According to the NCAA conclusions and sanctions, the Freeh Report “presents an unprecedented failure of institutional integrity leading to a culture in which a football program was held in higher esteem than the values of the institution, the values of the NCAA, the values of higher education, and most disturbingly the values of human decency.”
The NCAA got it right when they attacked the culture as being at the root of the problem. Sexual abuse in sports is, unfortunately, common. USA Swimming, the national body that governs competitive swimming, has recently faced criticism as several sanctioned coaches were revealed to be predators: Chris Wheat in Indiana was accused of fondling a young girl he was coaching, and Jesse Stovall, of Florida, was penalized after he was convicted of having sex with an underage swimmer.
It’s not just children who get abused: women are constantly coming forward to talk about being sexually assaulted by star student athletes and having their cases hushed up by university administrations desperate for the revenue brought in by sports. College athletics in Division I schools are big money, and the effects of that money trickles down to the academic programs and to the community. There are countless businesses in the areas surrounding these Div I schools that rely on the influx of people going to games.

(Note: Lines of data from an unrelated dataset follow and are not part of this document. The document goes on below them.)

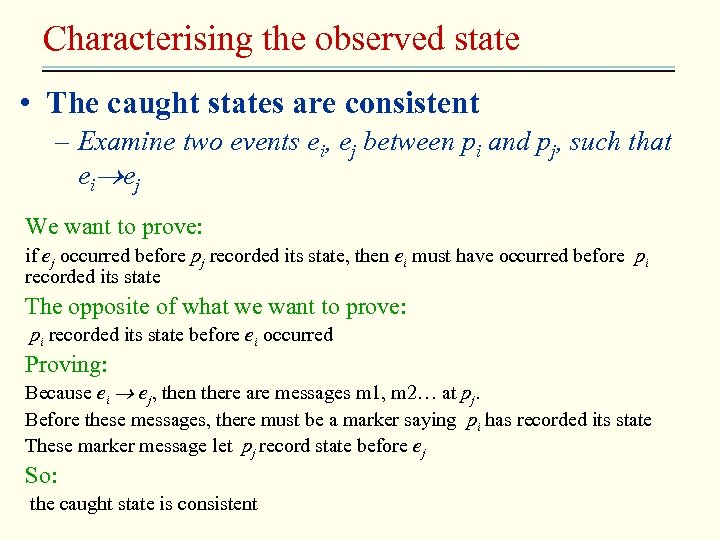 Characterising the observed state

• The caught states are consistent

– Examine two events $e_i$, $e_j$ between $p_i$ and $p_j$, such that $e_i \rightarrow e_j$

We want to prove:

if $e_j$ occurred before $p_j$ recorded its state, then $e_i$ must have occurred before $p_i$ recorded its state

The opposite of what we want to prove:

$p_i$ recorded its state before $e_i$ occurred

Proving:

Because $e_i \rightarrow e_j$, then there are messages m1, m2… at $p_j$.

Before these messages, there must be a marker saying $p_i$ has recorded its state

These marker message let $p_j$ record state before $e_j$

So:

the caught state is consistent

Many of the people who have been publicly opposed to this decision focus on the fact that this hurts the entire Penn State community, not just the people who were actively involved in covering it up. To those people: all are complicit in creating a culture where it’s even feasible to stop and think about whether or not you should expose a child molester, let alone deciding to look the other way. The people who were actively responsible have been brought up on charges. They do bear the brunt of the punishment, as well they should. The NCAA is not trying to just be punitive, they are trying to take active steps to change the environment of college athletics, and they should be commended for that.
Sports are important. They’re not just games–sports, politics and cultural change have long been intertwined. If you don’t believe that, I beg you to check out books by Dave Zirin, a sportswriter who focuses on this topic, or his thought-provoking blog, The Edge of Sports. (As an aside, I was shocked to read his take on the NCAA sanctions–for someone who focuses on cultural implications of sports, he doesn’t seem to see how this is about more than punishment.) Can we deny that Jackie Robinson, the first person of color to play Major League Baseball, is a civil rights leader? Or can we deny the powerful statement made in the 1968 Olympics, when black American medalists Tommie Smith and John Carlos raised their fists to show their support for the civil rights movement? What about Title IX, which energized the women’s rights movement and allowed thousands of women to pay for college on athletic scholarships that would not have existed otherwise?
This is not just a story about a sports team in Pennsylvania. This is one of the biggest, most influential organizations in the United States firmly declaring that we need to take a stand against the culture of sports. We let our heroes get away with sexual assault and that trickles down through universities and into our culture, perpetuating the cycle of rape and abuse, and kudos to the NCAA for recognizing that.